Computer Question - awk, sed, grep or anything. - Singletrack World Magazine April 7, 2011

Overview Chat Bike Members News Women

This topic has 29 replies, 12 voices, and was last updated 13 years ago by jcromton.

Viewing 30 posts - 1 through 30 (of 30 total)

Computer Question – awk, sed, grep or anything.
jcromton
Free Member

Hi, it’s a very simple problem I’d like to solve, I know this is probably not the best place to ask, but I’m not ready yet to sign up to a new forum.

I have a list of numbers:
1
1
…
1
2
2
…
2
…
n
n
…
n

and I would like to replace the first occurrence of n with 1, the last occurrence of n with 3 and all n in between with 2, like this:

1
2
2
…
2
3
1
2
2
…
2
3
…
1
2
2
…
3

n is around 300 and the list is 16000 so it’s not massive but may well become more massive in the future.

I suspect’awk’ would be able to perform this task? This would be my preferred method before I try to use matlab.

Thanks for reading, and thanks in advance of any help or suggestions.

Chris

Posted 13 years ago

allthepies
Free Member

perl FTW

Posted 13 years ago

jimmyjames
Free Member

This would be trivial in Excel. Can advise if you have that.

Posted 13 years ago

Fresh Goods Friday 702: The How Many Film References Edition

geoffj
Full Member

Choose your text wrangling tool of choice or use Excel.
In excel load the numbers in column a with an index/key in column b. A couple of simple forumlae will have you on your way.

Posted 13 years ago

brassneck
Full Member

awk is great for search and replace but you’re going to need a tasty regex to sort that out, well beyond me I’m afraid.

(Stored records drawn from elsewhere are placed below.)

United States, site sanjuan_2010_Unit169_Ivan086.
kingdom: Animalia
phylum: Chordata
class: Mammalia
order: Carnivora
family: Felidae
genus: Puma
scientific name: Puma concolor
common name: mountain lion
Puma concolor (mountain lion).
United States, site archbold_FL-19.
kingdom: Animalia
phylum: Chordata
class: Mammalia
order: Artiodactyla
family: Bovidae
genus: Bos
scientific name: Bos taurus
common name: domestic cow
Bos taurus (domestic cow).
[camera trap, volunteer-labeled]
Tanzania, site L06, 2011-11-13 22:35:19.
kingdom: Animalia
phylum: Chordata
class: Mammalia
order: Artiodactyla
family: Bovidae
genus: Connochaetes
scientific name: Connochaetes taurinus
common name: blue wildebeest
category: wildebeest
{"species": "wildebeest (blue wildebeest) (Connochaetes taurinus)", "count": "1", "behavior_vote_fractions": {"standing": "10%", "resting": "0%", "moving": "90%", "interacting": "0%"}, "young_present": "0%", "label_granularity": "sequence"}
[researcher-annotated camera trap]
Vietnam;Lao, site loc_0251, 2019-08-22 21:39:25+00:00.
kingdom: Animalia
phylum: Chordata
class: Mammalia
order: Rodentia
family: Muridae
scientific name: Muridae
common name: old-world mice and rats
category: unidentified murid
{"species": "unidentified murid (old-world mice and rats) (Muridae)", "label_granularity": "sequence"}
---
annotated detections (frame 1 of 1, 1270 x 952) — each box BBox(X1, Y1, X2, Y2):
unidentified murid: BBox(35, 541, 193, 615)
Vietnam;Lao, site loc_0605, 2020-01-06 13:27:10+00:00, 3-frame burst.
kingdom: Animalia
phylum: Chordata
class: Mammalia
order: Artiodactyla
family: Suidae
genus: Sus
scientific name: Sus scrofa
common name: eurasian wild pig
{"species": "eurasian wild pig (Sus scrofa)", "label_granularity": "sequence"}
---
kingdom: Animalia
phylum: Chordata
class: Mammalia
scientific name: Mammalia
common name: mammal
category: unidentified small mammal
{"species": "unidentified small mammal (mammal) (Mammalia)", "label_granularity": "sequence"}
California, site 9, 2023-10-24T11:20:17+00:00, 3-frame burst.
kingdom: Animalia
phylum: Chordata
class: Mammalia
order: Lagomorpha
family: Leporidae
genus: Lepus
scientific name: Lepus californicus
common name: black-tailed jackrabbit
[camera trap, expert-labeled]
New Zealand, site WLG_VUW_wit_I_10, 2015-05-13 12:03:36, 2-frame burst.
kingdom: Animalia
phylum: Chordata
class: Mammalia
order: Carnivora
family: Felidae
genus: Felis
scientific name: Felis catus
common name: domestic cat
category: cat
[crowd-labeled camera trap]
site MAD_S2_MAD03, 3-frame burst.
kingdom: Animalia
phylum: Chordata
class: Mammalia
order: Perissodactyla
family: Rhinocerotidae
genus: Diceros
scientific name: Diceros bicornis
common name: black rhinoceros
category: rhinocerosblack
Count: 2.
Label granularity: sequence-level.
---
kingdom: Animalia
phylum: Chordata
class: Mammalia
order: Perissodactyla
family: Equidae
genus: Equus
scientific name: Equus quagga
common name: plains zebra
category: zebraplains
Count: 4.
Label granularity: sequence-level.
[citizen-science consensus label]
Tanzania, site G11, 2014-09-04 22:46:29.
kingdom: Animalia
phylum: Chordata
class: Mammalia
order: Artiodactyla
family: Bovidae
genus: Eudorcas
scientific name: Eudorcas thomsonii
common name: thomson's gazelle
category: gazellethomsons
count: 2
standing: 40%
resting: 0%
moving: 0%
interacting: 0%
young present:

Does it have to be done in batch? Wondering if dumping it to Excel might be easier.

Posted 13 years ago

TheBrick
Free Member

my first attempt, can’t remember how to edit a specified line in sed but you can see what I’m getting at. NOT TESTED!!!

file=infile.txt

firstoccurence=wc -l $file
lastoccurence=0

#grep gives us the line numbers where 'n' occurs in the format $file:x:how-n-occurs so we strip out the line number and find the first and last occurrence. Where x is the line number.

for i in grep -in 'n' $file
do
#remove front bit
tmp=${i#$file:}
#remove back bit
tmp=${tmp%:*}

if [ $tmp -lt $firstoccurence ]
then
firstoccurence=${tmp%:}
fi

if [ $tmp -gt $lastoccurence ]
then
lastoccurence=${tmp%:}
fi

done

#replace first occurrence with 1
some sed or awk command for line $firstoccurence

#replace last occurrence with 3
some sed or awk commad for line $lastoccurence

#replace all middle occurrence with 2
sed -i 's/n/2/g' $file

exit 0

Posted 13 years ago

TheBrick
Free Member

worked out the missing sed commands in above post.

#replacing first occurrence

sed $firstoccurence's/.*/1/' $file>tmp.txt;mv tmp.txt $file

and

#replacing last occurrence

sed $lastoccurence's/.*/3/' $file>tmp.txt;mv tmp.txt $file

so stitch it together and check.

p.s.

there should be back quotes around the wc -l $file command above and the grep command in the for loop but they are not showing for some reason.
e.g
firstoccurence=[backquote]wc -l $file[backquote]

Posted 13 years ago

TheBrick
Free Member

just remembered you will have to add in a course of action for when there is only one occurrence of n in the file and hence.

$firstoccurence -eq $lastoccurence

which can be a simple find replace with sed of the value you wish n to be.

Posted 13 years ago

jcromton
Free Member

Thanks for the replies, I’ve never really used Excel and learning this way of doing it would be more beneficial in the long run I feel.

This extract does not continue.